Monday, June 3, 2013

A Reflection on Joan L. Carrithers


A Homily on the Occasion of the Burial of Joan Carrithers 
All Saints’ Church, Southern Shores 
June 3, 2013  
Thomas E Wilson, Rector

Proverbs 31:10-31 (KJV)    23rd Psalm (KJV)    1 John 3:1-2   John 11: 21-27(KJV)


The children picked the Hebrew Testament lesson from Proverbs because they knew Joan as a mother and helpmate with their father. Her husband Gale dedicated one of his books to her and made note of her help in other forwards. It is a beautiful passage and speaks of their love and thankfulness. When I thin k of Joan I don't just tonk of a mother but about this woman of strength of one of the lines from the Proverbs lesson about “She girdeth her loins with strength, and strengtheneth her arms.”, because Joan is a woman who just sucks it up and goes on.



When I think of Joan I look to the passage of John's First Epistle and am reminded that Joan is in a relationship with God as God's child, and the Christ within her resonates with the image of Jesus and his relationship with two friends in trouble. For Joan, relationship is important, and a passage from Micah comes to my mind: “He has told you, O mortal, what is good; and what does the Lord require of you but to do justice, and to love mercy, and to walk humbly with your God?” And that is what she did. The Christ living in her gives her the strength to meet and honor the Christ in others.

I am new to Joan's life as I have only known her for about 10 years. Her husband had died the year before I came, and she was making her life without Gale. I was impressed by her strength and her compassion. So many of you know her better than I, as you knew her as mother, or aunt, or grandmother, or friend, but the majority of our conversations were as two old MSW Social Workers comparing notes on the way we had worked with institutions, people and children. We would bemoan the great cultural and political degeneration that we saw and about which her late husband had written. She would talk about her trips and the wonder of seeing something new. She is a joy to talk with and to hear her laugh at our own foolishness and to see her walk in humility about her accomplishments.

When I left town for a conference two weeks ago, I went to see the people who were in fragile health, making them promise not to die while I was out of town. I never thought to check on Joan because she always declared that she was “fine”, and I assumed, such was her energy, that she would live forever, even though she and I together both ate more than the government recommended nutritional levels at Captain Franks, but I continued to hold on to the fantasy that we all have plenty of time.

When I speak of Joan I tend to use the present tense for, as with most of my friends who have died, I see us all connected together by a luminous silver thread on the great river of energy that begins and ends in God. I don't see Heaven as a place of reward high up in the sky when we die, but as the reality of the presence of God in which we live, move, and have our being from before we were born in the water of the womb and out of which we flowed, joining the streams in which other swimmers of life joined us. For a while we swam together in the eddies of that river but each at a different current and, while seemingly separated for a time, we all wash into the ocean of love out of which we had entered into the womb.
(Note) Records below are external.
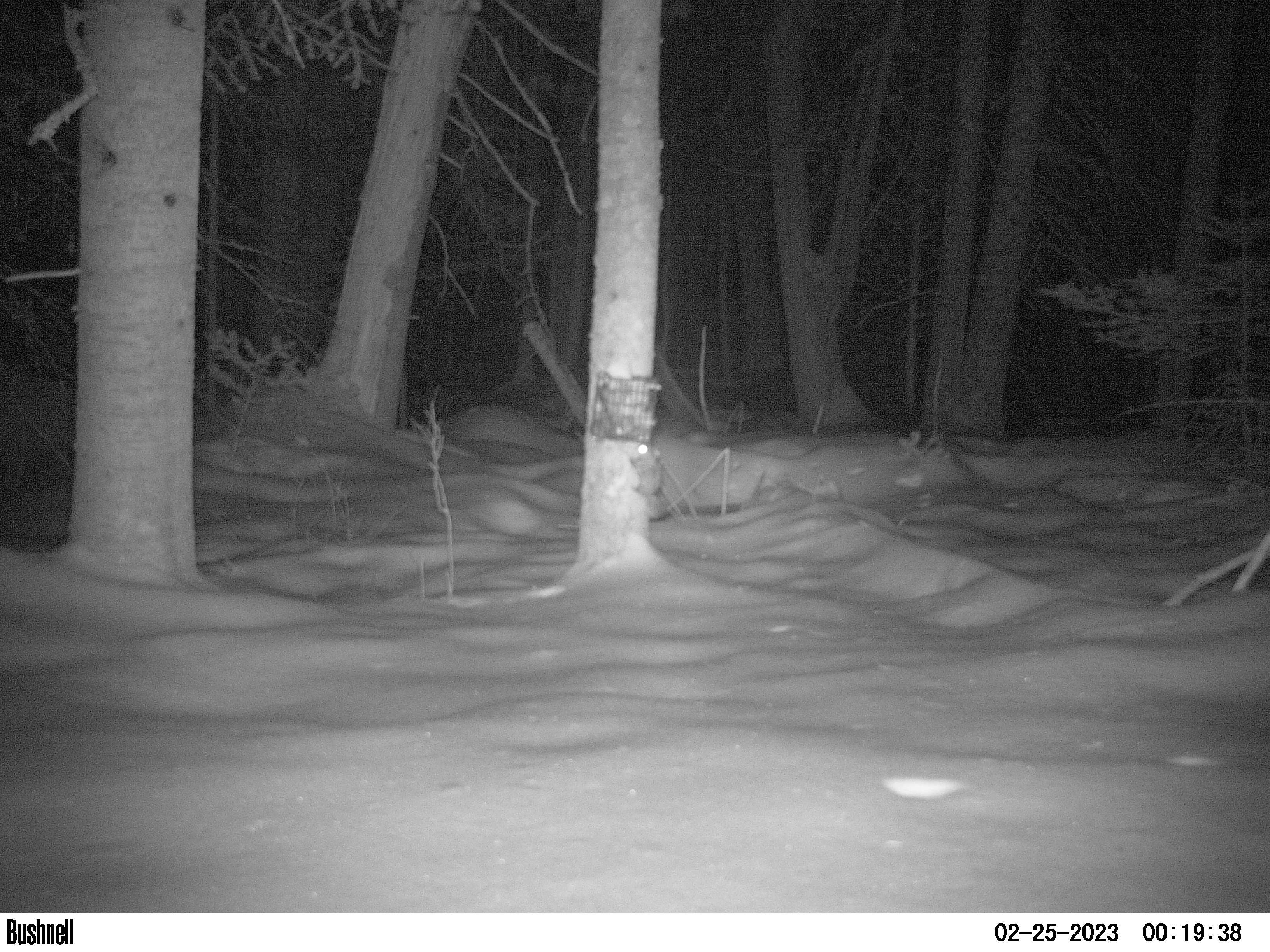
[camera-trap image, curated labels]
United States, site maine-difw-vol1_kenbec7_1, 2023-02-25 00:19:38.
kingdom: Animalia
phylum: Chordata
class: Mammalia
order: Rodentia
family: Sciuridae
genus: Glaucomys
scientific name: Glaucomys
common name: flying squirrel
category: flying squirrel sp.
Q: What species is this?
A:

As T.S. Eliot notes in Little Giddings from the Four Quartets: “We shall not cease from exploration, and the end of all our exploring will be to arrive where we started and know the place for the first time.”

She would work as a volunteer in the church office, and she would bring her books to read as she answered the phone or was there in case I did counseling with a woman. She understood the need for confidentiality and, although she never saw the need to talk about dealing with any problems, she had compassion and hospitality for those people who limped in from the brokenness of life. She would make derogatory sounds about how unimportant her volunteer work at the church was, but she took it seriously, even when she refused to take herself too seriously. There are a series of promises from the Baptismal covenant in the Book of Common Prayer and the last two, which she exemplified, are: “Will you seek and serve Christ in all persons, loving your neighbor as yourself?” And “Will you strive for justice and peace among all people, and respect the dignity of every human being?” This is how she treated the people she met who come in to see me. That dignity is how she treated her friends and her clients.

We can train or educate Social Workers, but all we do there is to turn out technicians because, at its core, it is an art not a science, and the best ones are the ones who are born with a passion and love for people. She knew that at the center of the helping relationship is the Trinity of Reality, Empathy and Support. It is a Trinity because if any one element is missing the whole thing collapses. Reality without Empathy is harsh, Empathy without Support degenerates into pity, Support without Reality is enabling. We call the Helping Relationship the “Trinity” because it is one of the ways we understand the Holy Trinity. God is relationship: The Father is the one who created the universe and the ground of our being- Reality; the Son is the one who entered into and understood our lives – Empathy; and the Spirit is the power available to us – Support.

If you want to remember Joan, you can make a donation to the National MS Society, but if we really want to Re-Member Joan, to bring to life again the essence of Joan which did God's work, then do what she did: “do justice, and love mercy, and walk humbly with your God”. And when you do that, you will hear her wondrous laugh and you will know she is still working through you.